A restructuring plan for TG Jones, the retail company formerly operating as WH Smith, has been approved by the high court, paving the way for the closure of up to 150 stores and potentially placing thousands of jobs at risk. The decision was handed down by Mr Justice Hildyard on Wednesday, despite his reservations about the limited timeframe allowed to consider the proposal.

TG Jones, which has approximately 450 stores and employs around 5,000 people, was acquired last year by private equity firm Modella Capital and subsequently rebranded. The company had warned that failure to implement the restructuring plan could result in the need to enter administration.

The court was informed that the retailer was facing severe financial difficulties, including a projected cash shortfall nearing £8 million by the week’s end, affecting its ability to meet critical payments such as rent, employee wages, and taxes. Lawyers representing TG Jones described the firm’s financial position as “horrendous.”

The restructuring plan involves significant measures, including writing off supplier debts and substantial rent reductions for many landlords. While more than 80% of landlords controlling the company’s top-performing stores supported the deal, the majority of other landlord groups, who stand to lose from the rental cuts, opposed it. Among other creditor groups, only 72% of business rates creditors — mainly local councils — approved the plan, whereas less than a third of general creditors, including companies supplying products like cards and pens, supported the restructuring.

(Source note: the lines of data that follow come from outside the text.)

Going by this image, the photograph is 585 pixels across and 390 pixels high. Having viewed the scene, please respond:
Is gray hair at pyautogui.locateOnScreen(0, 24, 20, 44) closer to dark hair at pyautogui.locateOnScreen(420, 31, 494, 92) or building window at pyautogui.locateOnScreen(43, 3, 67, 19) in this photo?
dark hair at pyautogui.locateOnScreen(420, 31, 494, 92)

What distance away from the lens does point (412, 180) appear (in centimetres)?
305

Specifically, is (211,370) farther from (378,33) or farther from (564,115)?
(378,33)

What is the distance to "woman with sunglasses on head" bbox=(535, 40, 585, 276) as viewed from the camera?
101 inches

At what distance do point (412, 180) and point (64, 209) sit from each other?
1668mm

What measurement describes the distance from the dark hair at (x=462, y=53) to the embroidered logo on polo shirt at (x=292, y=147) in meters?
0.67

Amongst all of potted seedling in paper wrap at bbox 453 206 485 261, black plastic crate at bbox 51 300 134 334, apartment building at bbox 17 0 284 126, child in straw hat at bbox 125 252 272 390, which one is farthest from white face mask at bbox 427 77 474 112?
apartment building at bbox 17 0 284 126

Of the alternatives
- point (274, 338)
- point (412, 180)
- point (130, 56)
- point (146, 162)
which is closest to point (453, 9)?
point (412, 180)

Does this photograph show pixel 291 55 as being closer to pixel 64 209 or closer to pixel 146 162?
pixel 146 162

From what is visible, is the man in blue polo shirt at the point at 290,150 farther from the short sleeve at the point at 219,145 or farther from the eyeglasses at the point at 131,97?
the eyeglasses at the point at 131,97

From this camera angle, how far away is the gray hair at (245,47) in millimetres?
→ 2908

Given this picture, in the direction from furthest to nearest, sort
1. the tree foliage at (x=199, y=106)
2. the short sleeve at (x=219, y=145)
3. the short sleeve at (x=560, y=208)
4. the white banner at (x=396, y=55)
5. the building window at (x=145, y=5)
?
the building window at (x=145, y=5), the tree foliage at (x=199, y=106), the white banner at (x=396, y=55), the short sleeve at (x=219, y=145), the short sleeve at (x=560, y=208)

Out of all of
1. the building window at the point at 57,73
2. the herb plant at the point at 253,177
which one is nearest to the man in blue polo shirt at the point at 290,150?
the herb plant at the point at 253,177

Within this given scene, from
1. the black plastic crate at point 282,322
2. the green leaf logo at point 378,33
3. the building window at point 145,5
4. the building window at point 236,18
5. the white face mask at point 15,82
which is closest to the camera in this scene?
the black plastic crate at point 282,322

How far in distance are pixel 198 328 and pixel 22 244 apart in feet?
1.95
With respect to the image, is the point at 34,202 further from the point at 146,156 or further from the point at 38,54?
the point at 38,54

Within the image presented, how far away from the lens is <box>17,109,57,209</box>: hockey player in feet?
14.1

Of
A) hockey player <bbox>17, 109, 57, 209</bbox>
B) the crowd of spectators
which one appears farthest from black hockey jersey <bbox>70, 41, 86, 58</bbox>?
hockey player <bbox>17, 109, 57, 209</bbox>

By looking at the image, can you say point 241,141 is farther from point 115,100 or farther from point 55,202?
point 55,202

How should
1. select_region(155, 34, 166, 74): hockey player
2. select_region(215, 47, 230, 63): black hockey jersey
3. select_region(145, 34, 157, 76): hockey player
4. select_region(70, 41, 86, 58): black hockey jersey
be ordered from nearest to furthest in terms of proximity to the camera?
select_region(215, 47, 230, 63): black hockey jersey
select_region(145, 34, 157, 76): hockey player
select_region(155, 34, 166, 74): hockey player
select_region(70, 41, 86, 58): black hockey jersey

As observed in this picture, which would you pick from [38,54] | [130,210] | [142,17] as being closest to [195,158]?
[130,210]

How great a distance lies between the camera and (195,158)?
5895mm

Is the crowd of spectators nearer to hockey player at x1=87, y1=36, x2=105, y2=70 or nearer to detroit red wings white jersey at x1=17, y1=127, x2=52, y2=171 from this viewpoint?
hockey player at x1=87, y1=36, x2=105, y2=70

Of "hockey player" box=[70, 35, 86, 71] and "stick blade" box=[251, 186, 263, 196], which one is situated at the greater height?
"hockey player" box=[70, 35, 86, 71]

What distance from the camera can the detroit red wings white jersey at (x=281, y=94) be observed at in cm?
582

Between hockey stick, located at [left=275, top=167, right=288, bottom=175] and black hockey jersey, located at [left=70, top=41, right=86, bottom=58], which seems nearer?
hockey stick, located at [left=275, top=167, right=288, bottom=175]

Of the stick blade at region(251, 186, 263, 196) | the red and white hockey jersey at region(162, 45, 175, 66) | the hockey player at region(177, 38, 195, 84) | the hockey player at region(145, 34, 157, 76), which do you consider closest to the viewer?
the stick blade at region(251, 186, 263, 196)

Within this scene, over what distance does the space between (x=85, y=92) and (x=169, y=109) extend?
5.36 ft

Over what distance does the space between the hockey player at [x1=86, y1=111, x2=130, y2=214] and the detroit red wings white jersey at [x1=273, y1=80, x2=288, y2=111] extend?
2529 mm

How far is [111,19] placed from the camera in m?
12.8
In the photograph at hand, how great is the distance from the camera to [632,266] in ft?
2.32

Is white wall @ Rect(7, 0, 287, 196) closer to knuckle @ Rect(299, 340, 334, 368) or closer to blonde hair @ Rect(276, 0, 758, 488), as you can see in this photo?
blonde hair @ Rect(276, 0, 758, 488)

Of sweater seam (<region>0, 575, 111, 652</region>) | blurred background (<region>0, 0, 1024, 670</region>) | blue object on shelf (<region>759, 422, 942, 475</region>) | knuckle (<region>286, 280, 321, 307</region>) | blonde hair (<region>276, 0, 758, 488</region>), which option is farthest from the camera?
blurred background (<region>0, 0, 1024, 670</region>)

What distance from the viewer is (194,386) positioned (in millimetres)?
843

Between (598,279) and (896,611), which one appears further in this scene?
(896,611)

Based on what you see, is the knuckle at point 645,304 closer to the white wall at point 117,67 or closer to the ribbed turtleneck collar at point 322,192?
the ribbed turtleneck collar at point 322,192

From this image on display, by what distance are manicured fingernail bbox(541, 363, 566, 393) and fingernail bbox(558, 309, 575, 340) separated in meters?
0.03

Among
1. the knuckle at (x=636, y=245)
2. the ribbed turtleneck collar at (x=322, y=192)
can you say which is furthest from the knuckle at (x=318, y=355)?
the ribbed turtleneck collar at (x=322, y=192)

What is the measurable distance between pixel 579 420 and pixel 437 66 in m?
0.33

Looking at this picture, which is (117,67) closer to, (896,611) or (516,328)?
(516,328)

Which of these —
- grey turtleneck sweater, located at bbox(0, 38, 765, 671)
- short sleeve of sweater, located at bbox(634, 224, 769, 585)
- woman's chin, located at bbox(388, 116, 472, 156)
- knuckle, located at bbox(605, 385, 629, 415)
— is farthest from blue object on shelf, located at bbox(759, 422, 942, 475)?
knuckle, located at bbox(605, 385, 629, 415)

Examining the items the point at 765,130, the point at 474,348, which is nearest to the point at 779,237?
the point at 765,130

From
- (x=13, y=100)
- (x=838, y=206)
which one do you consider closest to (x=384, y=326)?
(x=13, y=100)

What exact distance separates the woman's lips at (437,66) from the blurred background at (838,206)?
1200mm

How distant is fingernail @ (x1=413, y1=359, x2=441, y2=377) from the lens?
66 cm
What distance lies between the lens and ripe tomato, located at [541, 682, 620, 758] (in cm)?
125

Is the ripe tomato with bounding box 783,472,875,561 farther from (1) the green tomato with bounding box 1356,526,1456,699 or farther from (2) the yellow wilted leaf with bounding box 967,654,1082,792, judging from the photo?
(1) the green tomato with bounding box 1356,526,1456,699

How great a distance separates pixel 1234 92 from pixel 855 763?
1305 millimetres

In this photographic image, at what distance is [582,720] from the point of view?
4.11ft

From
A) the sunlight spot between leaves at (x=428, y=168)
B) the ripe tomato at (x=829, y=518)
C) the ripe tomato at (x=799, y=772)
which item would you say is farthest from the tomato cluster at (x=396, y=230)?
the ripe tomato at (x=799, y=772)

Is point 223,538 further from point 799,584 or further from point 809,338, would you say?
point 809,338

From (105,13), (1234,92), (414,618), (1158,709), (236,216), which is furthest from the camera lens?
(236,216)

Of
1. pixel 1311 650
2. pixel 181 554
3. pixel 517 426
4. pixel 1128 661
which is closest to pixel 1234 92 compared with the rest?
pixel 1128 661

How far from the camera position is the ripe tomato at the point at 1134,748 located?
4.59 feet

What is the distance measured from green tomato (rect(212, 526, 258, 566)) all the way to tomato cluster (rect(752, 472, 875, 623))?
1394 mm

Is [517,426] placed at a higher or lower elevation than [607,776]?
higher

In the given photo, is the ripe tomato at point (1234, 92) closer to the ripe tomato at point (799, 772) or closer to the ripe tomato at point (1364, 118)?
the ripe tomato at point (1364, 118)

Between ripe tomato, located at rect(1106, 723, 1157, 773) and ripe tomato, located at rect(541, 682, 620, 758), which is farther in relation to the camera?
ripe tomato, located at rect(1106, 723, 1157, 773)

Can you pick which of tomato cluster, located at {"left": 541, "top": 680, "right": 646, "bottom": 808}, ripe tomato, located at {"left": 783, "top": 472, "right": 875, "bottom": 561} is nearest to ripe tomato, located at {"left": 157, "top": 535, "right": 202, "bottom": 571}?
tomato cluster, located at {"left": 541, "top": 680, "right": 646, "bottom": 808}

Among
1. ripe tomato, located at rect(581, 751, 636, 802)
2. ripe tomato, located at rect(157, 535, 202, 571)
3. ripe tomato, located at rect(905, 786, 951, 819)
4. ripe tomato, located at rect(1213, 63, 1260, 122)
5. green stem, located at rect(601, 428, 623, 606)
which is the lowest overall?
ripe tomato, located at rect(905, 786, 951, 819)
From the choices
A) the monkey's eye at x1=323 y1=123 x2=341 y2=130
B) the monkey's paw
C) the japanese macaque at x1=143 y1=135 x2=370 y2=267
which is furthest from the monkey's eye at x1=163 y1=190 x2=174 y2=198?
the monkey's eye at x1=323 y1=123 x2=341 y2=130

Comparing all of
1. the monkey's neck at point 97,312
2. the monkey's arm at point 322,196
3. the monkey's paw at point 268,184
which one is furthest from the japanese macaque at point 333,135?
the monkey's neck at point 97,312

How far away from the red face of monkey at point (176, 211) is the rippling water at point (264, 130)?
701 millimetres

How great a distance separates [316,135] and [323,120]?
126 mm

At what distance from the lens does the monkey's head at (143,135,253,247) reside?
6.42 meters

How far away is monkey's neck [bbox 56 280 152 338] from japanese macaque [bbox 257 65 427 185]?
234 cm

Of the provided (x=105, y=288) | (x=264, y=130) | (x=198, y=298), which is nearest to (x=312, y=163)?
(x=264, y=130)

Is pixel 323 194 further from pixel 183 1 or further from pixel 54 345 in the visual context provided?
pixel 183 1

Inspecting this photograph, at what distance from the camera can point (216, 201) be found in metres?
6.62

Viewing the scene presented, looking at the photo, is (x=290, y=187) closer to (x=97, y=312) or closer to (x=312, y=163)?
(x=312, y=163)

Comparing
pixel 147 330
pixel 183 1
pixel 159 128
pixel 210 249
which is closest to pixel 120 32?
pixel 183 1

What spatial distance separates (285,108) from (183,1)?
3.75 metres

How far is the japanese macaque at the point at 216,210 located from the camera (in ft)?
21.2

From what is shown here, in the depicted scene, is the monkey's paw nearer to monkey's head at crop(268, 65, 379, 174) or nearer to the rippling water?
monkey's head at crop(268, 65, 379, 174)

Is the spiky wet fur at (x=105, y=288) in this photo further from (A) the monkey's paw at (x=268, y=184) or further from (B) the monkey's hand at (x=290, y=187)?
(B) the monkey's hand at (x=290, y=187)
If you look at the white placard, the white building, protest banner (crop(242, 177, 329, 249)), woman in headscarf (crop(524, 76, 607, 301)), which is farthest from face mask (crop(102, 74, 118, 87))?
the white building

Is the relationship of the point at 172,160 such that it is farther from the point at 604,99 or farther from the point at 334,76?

Under a “cram down” arrangement, the court can impose a restructuring plan on dissenting creditor groups if it secures at least 75% approval within one creditor class and judicial consent. Although not all creditor categories met this threshold, the court’s approval allows the plan to proceed.

Justice Hildyard expressed skepticism regarding the low valuation placed on TG Jones by its new owner. Modella Capital valued the business at no more than £3 million, a substantial reduction from the roughly £40 million acquisition price paid only a year prior. The judge described this steep decline in value as “difficult to swallow.”

Alex Willson, CEO of TG Jones, welcomed the court’s ruling, emphasizing that it enables the company to advance its turnaround strategy and strengthens the viability of the business. He also expressed gratitude to colleagues, partners, stakeholders, and Modella Capital for their support throughout the restructuring process.

Credit analysis expert Hossein Dabiri noted that court-sanctioned “cram down” restructurings have facilitated swifter and more assertive interventions in financially distressed retail businesses, particularly in renegotiations involving retail leases.

With the court’s approval, TG Jones will now move forward with its plan to reduce its physical store footprint and restructure its financial obligations in an effort to stabilize and sustain its operations.